I read the poem as Demeter does care for the mortal child, she hides her true identity as she wants to be free to nurse the boy without the reverence that would be given to her real identity. When she is discovered I didn't see her abandoning Demophon, but angry because the true mortal mother is claiming him back before Demeter was able to make him immortal. Thus Demophon will die and leave her just as her true child, Persephone, has disappeared.


message 22: by Borum (new)

Borum | 535 comments Clari wrote: "Thomas wrote: "Everyman wrote: "Thomas wrote: Demeter caring for Demophon as her own is one instance of how the gods care for mortals (in a rather human way).."

Hmmm. I find it's almost always a m..."


I've seen mothers who lose their child through an accident, diseases or kidnapping and when they get another child or adopt another one they're extremely careful (some are even obsessive) not to let the same thing happen again. People who lose beloved pets usually can't help getting another one to love.

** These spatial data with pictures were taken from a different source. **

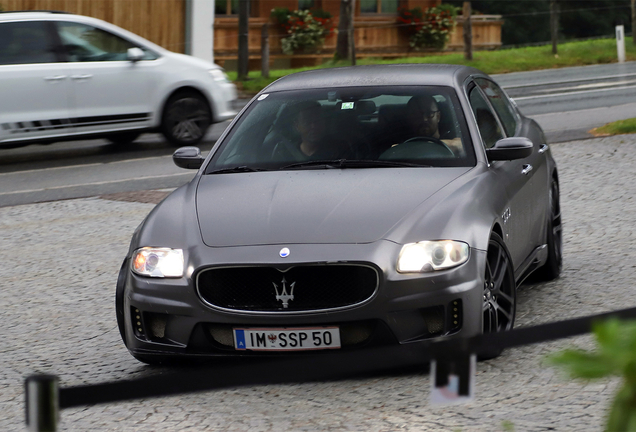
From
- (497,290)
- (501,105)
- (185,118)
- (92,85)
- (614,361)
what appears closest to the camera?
(614,361)

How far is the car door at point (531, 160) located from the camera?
6.05 meters

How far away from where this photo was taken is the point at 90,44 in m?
13.8

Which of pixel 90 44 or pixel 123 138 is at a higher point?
pixel 90 44

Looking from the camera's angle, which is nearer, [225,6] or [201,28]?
[201,28]

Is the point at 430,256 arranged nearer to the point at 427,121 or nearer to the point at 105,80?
the point at 427,121

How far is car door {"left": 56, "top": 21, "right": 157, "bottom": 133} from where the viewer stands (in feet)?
44.5

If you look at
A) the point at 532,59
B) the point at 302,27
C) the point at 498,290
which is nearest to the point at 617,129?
the point at 498,290

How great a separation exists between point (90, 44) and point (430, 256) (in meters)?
10.3

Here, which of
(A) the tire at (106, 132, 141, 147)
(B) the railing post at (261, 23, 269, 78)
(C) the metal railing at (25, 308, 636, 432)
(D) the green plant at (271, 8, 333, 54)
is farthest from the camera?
(D) the green plant at (271, 8, 333, 54)

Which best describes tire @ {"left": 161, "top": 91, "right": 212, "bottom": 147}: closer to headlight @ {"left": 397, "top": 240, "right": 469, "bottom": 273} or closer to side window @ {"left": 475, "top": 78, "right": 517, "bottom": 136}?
side window @ {"left": 475, "top": 78, "right": 517, "bottom": 136}

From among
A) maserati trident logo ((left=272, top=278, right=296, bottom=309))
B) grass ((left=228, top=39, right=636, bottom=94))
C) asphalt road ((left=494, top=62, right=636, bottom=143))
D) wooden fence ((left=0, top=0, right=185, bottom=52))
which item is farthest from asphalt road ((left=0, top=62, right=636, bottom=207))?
wooden fence ((left=0, top=0, right=185, bottom=52))

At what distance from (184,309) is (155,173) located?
26.7 feet

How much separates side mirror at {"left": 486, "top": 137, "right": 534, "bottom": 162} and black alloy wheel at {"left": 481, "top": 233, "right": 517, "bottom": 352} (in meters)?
0.71

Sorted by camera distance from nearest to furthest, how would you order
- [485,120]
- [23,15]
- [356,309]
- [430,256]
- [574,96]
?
[356,309] → [430,256] → [485,120] → [23,15] → [574,96]
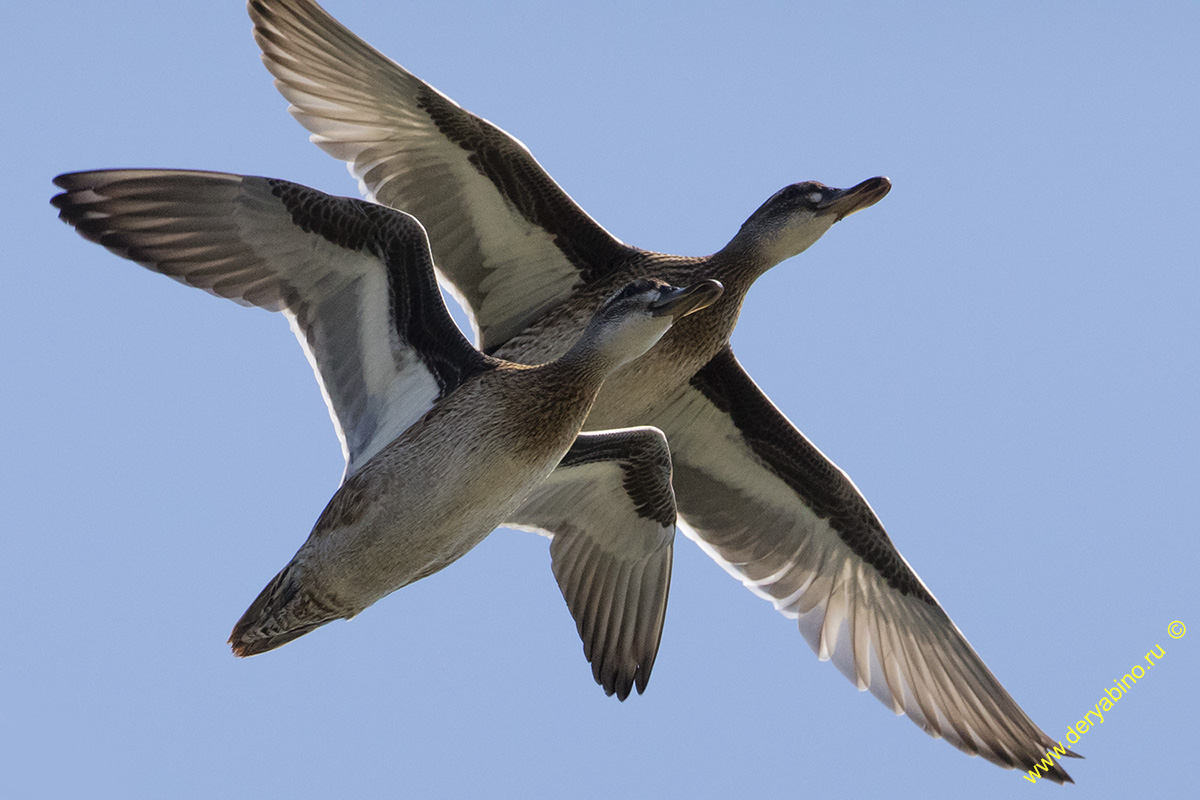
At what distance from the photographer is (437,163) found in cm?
1164

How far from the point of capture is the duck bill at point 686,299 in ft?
31.6

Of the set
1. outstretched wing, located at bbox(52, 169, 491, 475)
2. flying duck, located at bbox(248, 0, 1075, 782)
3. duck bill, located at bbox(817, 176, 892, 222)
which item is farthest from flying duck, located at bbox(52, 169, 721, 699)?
duck bill, located at bbox(817, 176, 892, 222)

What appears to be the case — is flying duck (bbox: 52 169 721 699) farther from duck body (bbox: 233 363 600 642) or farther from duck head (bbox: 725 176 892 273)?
duck head (bbox: 725 176 892 273)

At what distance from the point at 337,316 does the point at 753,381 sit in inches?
128

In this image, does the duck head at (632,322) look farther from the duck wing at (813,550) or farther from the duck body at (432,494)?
the duck wing at (813,550)

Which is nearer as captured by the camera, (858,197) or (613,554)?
(613,554)

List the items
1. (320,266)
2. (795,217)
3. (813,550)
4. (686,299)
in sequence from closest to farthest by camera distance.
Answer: (686,299)
(320,266)
(795,217)
(813,550)

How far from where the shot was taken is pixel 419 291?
10211 millimetres

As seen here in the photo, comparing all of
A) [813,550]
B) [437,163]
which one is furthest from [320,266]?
[813,550]

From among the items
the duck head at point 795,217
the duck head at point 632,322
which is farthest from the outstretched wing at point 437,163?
the duck head at point 632,322

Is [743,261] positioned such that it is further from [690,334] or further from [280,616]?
[280,616]

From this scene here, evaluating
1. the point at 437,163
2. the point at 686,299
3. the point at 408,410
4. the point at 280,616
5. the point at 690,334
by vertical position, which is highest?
the point at 686,299

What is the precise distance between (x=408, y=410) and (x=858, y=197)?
351 centimetres

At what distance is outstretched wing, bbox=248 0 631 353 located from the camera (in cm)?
1148
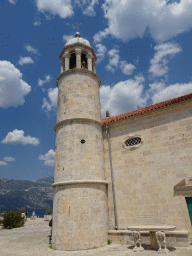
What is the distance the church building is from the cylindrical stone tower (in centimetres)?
4

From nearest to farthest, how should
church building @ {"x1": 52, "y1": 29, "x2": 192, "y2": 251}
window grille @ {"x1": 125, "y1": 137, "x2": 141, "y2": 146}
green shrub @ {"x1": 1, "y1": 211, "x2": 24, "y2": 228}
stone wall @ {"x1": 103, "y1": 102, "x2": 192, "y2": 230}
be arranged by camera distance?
church building @ {"x1": 52, "y1": 29, "x2": 192, "y2": 251} < stone wall @ {"x1": 103, "y1": 102, "x2": 192, "y2": 230} < window grille @ {"x1": 125, "y1": 137, "x2": 141, "y2": 146} < green shrub @ {"x1": 1, "y1": 211, "x2": 24, "y2": 228}

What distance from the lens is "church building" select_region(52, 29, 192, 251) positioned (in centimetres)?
906

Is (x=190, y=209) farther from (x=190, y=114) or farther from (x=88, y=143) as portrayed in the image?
(x=88, y=143)

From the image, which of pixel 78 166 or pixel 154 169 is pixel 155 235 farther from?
pixel 78 166

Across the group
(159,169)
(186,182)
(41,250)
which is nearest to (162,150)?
(159,169)

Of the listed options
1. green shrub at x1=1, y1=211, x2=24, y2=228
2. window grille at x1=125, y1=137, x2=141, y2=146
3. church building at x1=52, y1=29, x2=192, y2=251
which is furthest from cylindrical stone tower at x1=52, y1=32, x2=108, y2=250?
green shrub at x1=1, y1=211, x2=24, y2=228

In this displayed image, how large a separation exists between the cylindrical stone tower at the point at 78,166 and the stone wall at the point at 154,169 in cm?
119

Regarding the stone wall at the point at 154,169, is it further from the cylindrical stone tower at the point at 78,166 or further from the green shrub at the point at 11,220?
the green shrub at the point at 11,220

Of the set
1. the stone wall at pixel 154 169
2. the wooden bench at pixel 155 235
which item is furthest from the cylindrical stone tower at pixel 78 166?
the wooden bench at pixel 155 235

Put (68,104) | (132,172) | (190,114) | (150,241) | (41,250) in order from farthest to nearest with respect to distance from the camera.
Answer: (68,104), (132,172), (190,114), (41,250), (150,241)

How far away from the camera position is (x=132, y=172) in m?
10.7

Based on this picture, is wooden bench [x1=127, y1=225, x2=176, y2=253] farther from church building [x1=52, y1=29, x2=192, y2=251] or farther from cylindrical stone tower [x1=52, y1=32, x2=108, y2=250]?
cylindrical stone tower [x1=52, y1=32, x2=108, y2=250]

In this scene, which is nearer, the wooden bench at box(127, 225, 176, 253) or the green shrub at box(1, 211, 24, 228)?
the wooden bench at box(127, 225, 176, 253)

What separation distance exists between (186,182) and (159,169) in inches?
58.5
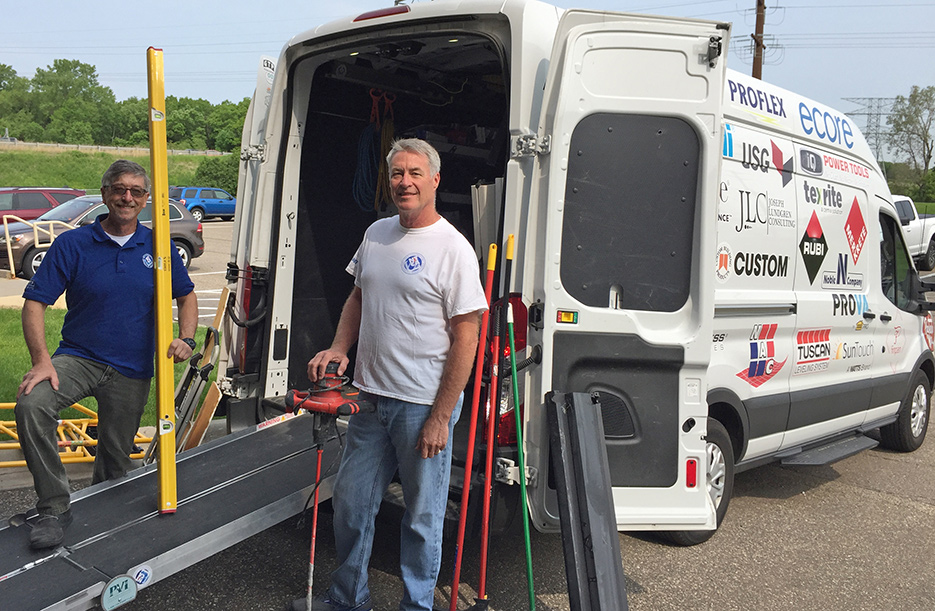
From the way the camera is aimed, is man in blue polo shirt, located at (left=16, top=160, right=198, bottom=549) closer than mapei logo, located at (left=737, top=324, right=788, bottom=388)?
Yes

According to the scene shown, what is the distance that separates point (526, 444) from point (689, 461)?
789 millimetres

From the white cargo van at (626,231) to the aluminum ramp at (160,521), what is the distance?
0.59 m

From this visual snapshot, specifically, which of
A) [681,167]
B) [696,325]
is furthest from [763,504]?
[681,167]

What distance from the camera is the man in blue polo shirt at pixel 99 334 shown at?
3234 mm

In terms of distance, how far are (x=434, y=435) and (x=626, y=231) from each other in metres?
1.21

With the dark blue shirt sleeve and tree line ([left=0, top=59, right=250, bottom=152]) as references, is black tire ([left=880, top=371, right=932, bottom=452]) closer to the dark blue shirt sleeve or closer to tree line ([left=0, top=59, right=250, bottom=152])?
the dark blue shirt sleeve

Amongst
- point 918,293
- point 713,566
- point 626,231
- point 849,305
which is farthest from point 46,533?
point 918,293

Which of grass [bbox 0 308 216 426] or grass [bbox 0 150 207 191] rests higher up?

Observations like that made me understand Demeter's behavior to Demophoon in that light. I guess it also has some of the 'exchange' factor and the 'opportunistic' side as well, being a reflection on the collective social norms. However, I think that every myth involves a human emotional aspect to some extent whether in its creation or interpretation.

I may be mistaken here but I also think that Demeter's status as a mother nature goddess may set her care of mortals apart from the other gods. This is true in most societies but especially true in the ancient Greek world. We don't expect the same kind of love from our mother and father (or uncle or aunt or lord or teacher or what have you).


message 23: by Tiffany (new)

Tiffany (ladyperrin) | 269 comments #11 Everyman wrote: "... has been taken by Hades/Aidoneus (same person; why does the author use multiple names?) ..."

I encounter a similar thing when reading Asian classics. One translator mentioned that it had more to do with which aspect of the character being mentioned that the author wanted to draw forward or emphasize. Just consider the following comments from Rex (#13) (my bolding):

Demeter is the giver of life. As an agricultural goddess, the harvest is in her hands, and with it the survival of humanity.

Not sure if this is the same tradition in the Greek classics. But focusing on different aspects of the person/character is definitely something we do when talking about the Greek deities (and other famous people).

I also find it interesting the ways the different translators approach this. The Nagy version appears to aim for faithfulness to the original with additional notes for clarity (I'm assuming as I don't read Greek) while the Evelyn-White version seems to aim for general readability.